**Exercise description:** Please return all of the records below word for word, leaving the pictures out of your answer.

Collection entries

##########

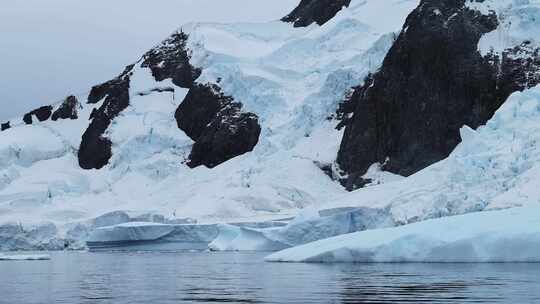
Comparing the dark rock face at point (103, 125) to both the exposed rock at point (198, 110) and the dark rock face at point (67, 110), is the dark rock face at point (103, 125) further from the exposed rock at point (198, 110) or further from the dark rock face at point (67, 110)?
the exposed rock at point (198, 110)

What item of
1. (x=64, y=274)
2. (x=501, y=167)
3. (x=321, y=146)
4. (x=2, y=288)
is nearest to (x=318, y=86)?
(x=321, y=146)

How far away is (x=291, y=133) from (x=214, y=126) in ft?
45.5

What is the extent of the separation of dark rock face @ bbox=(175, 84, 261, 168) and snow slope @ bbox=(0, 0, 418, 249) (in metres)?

##########

**Full response:**
Comparing the dark rock face at point (103, 125) to both the exposed rock at point (198, 110) and the dark rock face at point (67, 110), is the dark rock face at point (103, 125) further from the exposed rock at point (198, 110) or further from the dark rock face at point (67, 110)?
the exposed rock at point (198, 110)

What item of
1. (x=64, y=274)
2. (x=501, y=167)
3. (x=321, y=146)
4. (x=2, y=288)
is nearest to (x=318, y=86)?
(x=321, y=146)

How far away is (x=291, y=133) from (x=214, y=126) in ft?
45.5

What is the extent of the separation of dark rock face @ bbox=(175, 84, 261, 168) and snow slope @ bbox=(0, 0, 418, 249) (in metres)?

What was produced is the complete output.